Enrique Escobedo

La corrupción a la que me refiero en este artículo es acerca a las violaciones al Derecho Administrativo. De ahí que el Código Penal Federal la tipifica en: a) abuso de autoridad; b) concusión; c) cohecho; d) tráfico de influencias; e) peculado; enriquecimiento ilícito y, f) uso ilícito de atribuciones y facultades. Son seis formas mediante las cuales algunas personas servidoras públicas y gente de la sociedad establecen una relación de contubernio a fin de regirse por la regla “ganar-ganar” y enriquecerse con dinero de nuestros impuestos.

La corrupción, lo digo cuanto antes, existe en todos los países del mundo. Ninguno se salva y de ahí que, por ejemplo, en Suecia, Noruega o Dinamarca la persiguen y de hallar casos de corrupción proceden a ejercer el debido proceso y, en su caso, encarcelar al funcionario.  La diferencia entre México y esos países es que allá la impunidad, en su caso, es mucho menor que acá. En otras palabras, el flagelo del abuso del poder es una realidad debido a la impunidad de la que goza la clase política mexicana, sobre todo porque esa prebenda del contubernio de jueces al no sentenciar a los violadores de la ley civil, administrativa o disciplinaria. En otras palabras, allá y acá hay corrupción, pero aquí el amiguismo predomina y allá no.  

El pasado jueves 25 de septiembre el expresidente francés, Nicolas Sarkozy, fue sentenciado a cinco años de prisión por corrupto al haber traficado influencias. En otras palabras, lo que no priva en el país galo es la impunidad. Se trata de una nación en la cual existe el imperio de la Ley y el Estado de Derecho.
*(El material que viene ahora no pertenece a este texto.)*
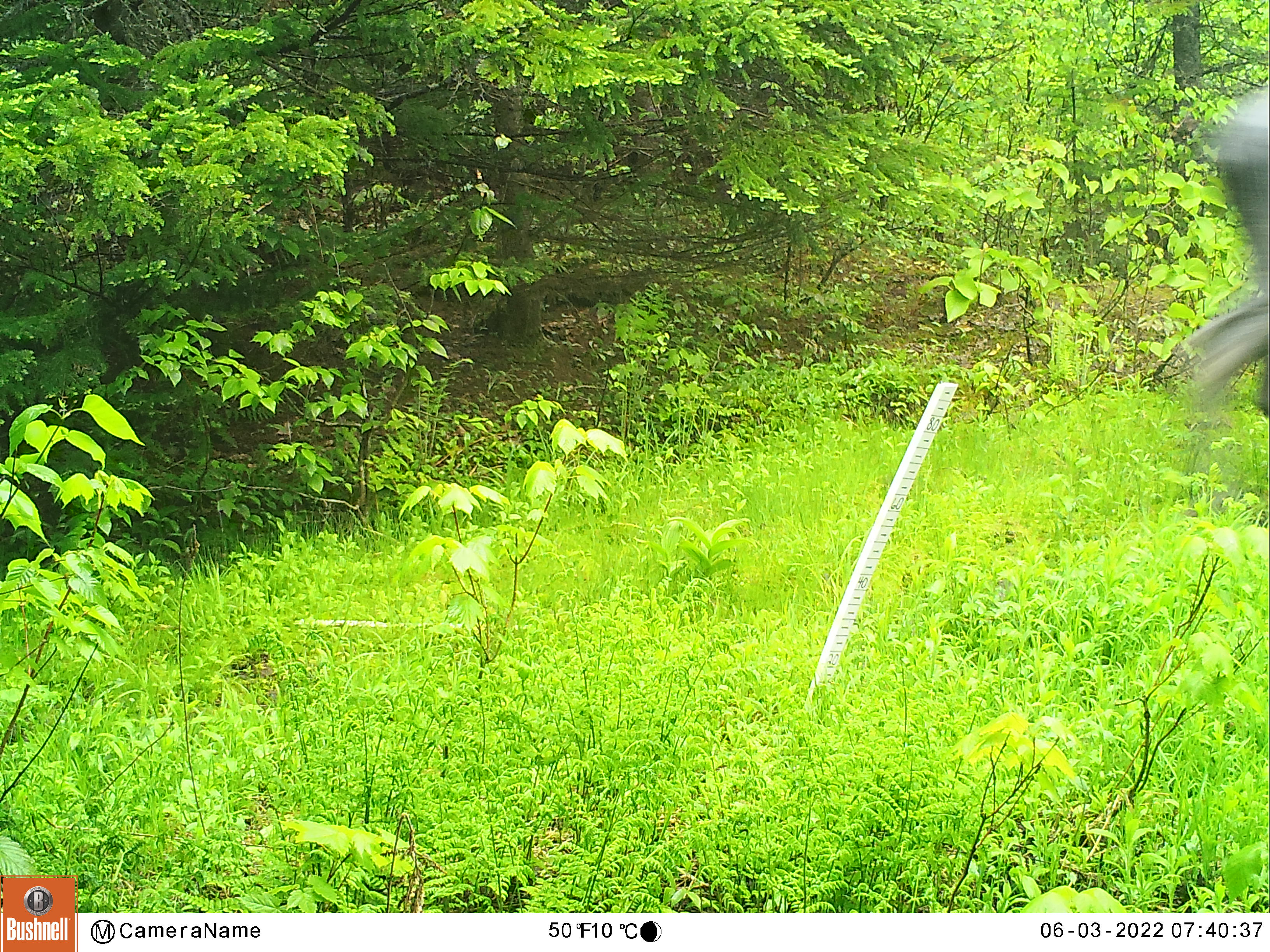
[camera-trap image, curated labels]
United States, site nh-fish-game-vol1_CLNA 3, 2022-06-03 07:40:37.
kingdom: Animalia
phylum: Chordata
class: Mammalia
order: Artiodactyla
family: Cervidae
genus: Alces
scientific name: Alces alces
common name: moose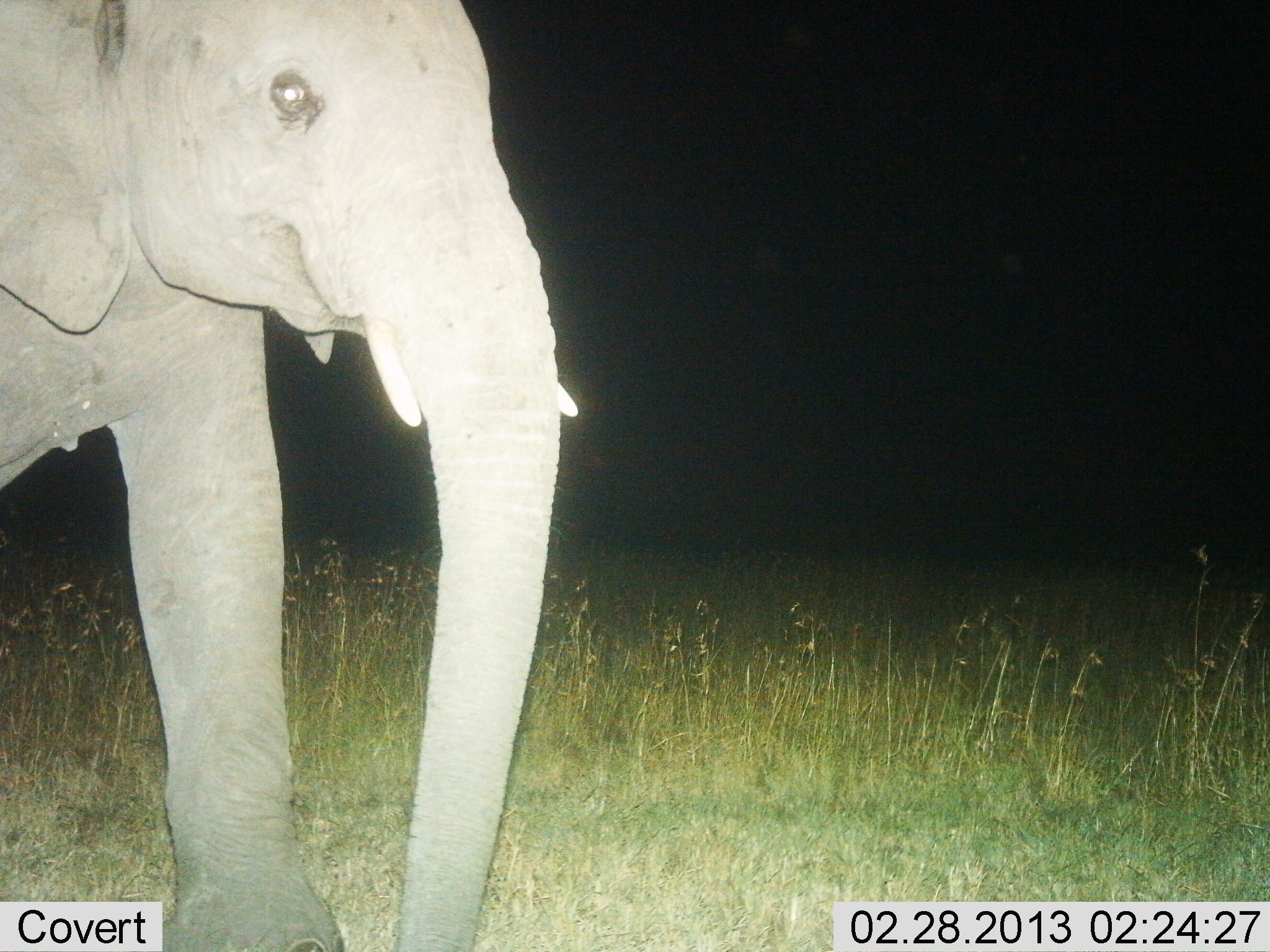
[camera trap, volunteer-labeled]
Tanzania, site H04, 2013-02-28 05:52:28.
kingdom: Animalia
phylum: Chordata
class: Mammalia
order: Proboscidea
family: Elephantidae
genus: Loxodonta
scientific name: Loxodonta africana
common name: african bush elephant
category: elephant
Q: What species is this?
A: Elephant (african bush elephant) (Loxodonta africana).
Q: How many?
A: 1.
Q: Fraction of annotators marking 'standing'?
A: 42%.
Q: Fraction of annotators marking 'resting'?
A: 0%.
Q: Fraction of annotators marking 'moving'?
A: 62%.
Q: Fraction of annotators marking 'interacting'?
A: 0%.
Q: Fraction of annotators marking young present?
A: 10%.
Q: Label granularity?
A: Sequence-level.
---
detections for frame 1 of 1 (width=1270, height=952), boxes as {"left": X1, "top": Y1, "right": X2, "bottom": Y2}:
animal: {"left": 0, "top": 0, "right": 579, "bottom": 952}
La impunidad es tan grave como la corrupción y deben combatirse preventiva y correctivamente. Son azotes a la Administración pública de cualquier país y reconocer su existencia en la práctica debe ser una realidad y no una bandera electorera. Es decir, reconocer su existencia no es sinónimo de prevenirla y mucho menos de combatirla.

En nuestro país, desde la llegada de los españoles, el rey Carlos V estableció en estas tierras el Tribunal Mayor de Cuentas a fin de fiscalizar a Hernán Cortes, lo que significa que la idea de las auditorías y acciones de fiscalización tienen poco más de 450 años. Aún más, a partir de la administración del presidente Venustiano Carranza se han creado departamentos o secretarías de Estado con diferentes nombres, pero en esencia, son contralorías administrativas. Hoy se llama Anticorrupción y Buen Gobierno. Léase, la misma gata, pero revolcada.

Lo anterior significa que la corrupción existe en todos los países del mundo, pero el binomio corrupción-impunidad es otra realidad y que en países como el nuestro se ensancha y no está tipificada. Tal es el caso, por ejemplo, del “90% lealtad y 10% capacidad”. Es decir, la ineficacia, la ineficiencia, la improvisación y la falta de profesionalismo en México no son perseguidos. Peor aún, desde hace siete años se agravó, porque desde los gobiernos de la revolución siempre exigieron lealtad al partido, pero ahora el toque de distinción es que la lealtad es al caudillo y debe llevar dosis de culto y veneración, empezando por la señora Sheinbaum Pardo. 

La lealtad al servicio público mediante un servicio profesional de carrera y la evaluación de resultados es lo que debe privar en la Administración pública mexicana. Pero lo que vemos es que hoy, hasta el personal de servicio de limpia viste de guinda. Léase, los colores del partido oficial. Pero eso aquí no es corrupción. Tristemente el viejo chiste de que México es el segundo país más corrupto del mundo porque dio una mordida a fin de quedar en el primer lugar sigue vigente.